Arête des 15 Gendarmes d’Alba, Pic Mir, Delmas, Sayo, Cordier et Bondidier

 

A la recherche des grandes arêtes pyrénéennes et ayant déjà parcouru la Salenques Tempêtes, celle d’Alba, située en face, méritait une visite.

Après une longue route pour rejoindre Banos de Benasque et un bivouac dans la voiture, nous débutons avec Samuel tôt le matin la remontée du Vall de Alba, direction la brèche de Alba. Celle-ci est assez petite et une plus grande au sud-est attire le regard. Depuis le nord, les deux sont accessibles, mais la descente versant sud est bien plus préférable par la petite.

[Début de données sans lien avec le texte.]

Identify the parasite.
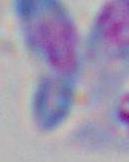

This is Toxoplasma gondii.

modality = photomicrograph
magnification = 1000x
State the blood parasite species.
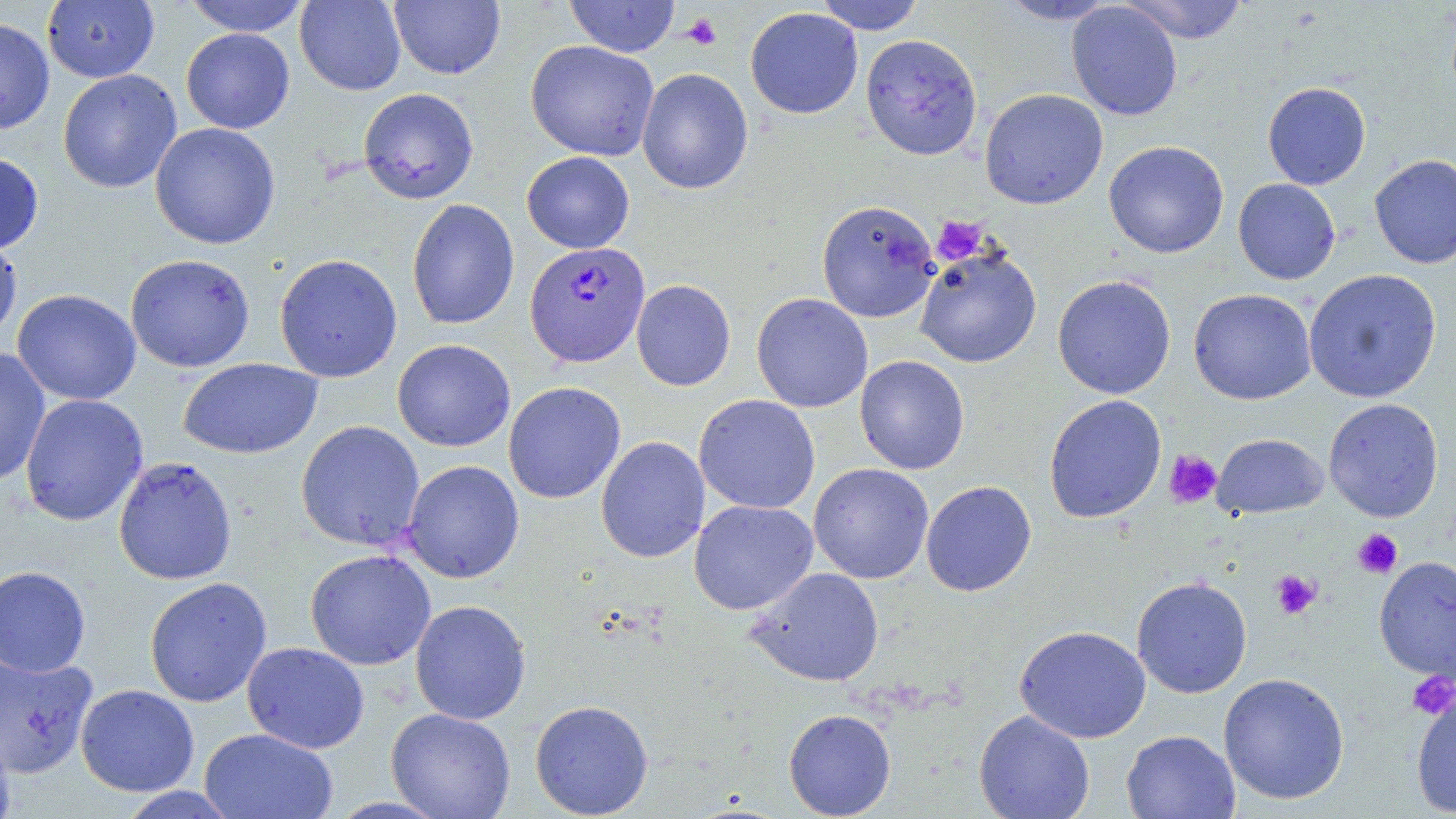
Plasmodium falciparum.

Avec trois topo différents en main, nous attaquons l’arête depuis la brèche, mais rapidement nous nous perdons dans les explications, la réalité ne colle pas. Pour descendre à la seconde brèche, les topos évoquent un rappel alors qu’il suffit de désescalader très facilement. Au fond de la brèche, un mur en face, lecture du topo (François Laurens, Sommet des Pyrénées): « traverser côté nord jusqu’à un mur raide taillé de deux fissures parallèle, le franchir (IV+ pénible, 1 piton en place) ». Bon, il y a des pitons en bas et le mur est bien zebré de deux fissures. J’essaye, c’est dur, je laisse la place à Samuel, il réussi péniblement à grimper quelques mètres, il descend, je prends le relais aidé des protections qu’il a déjà posé et arrache encore trois mètres pour arriver sur une terrasse.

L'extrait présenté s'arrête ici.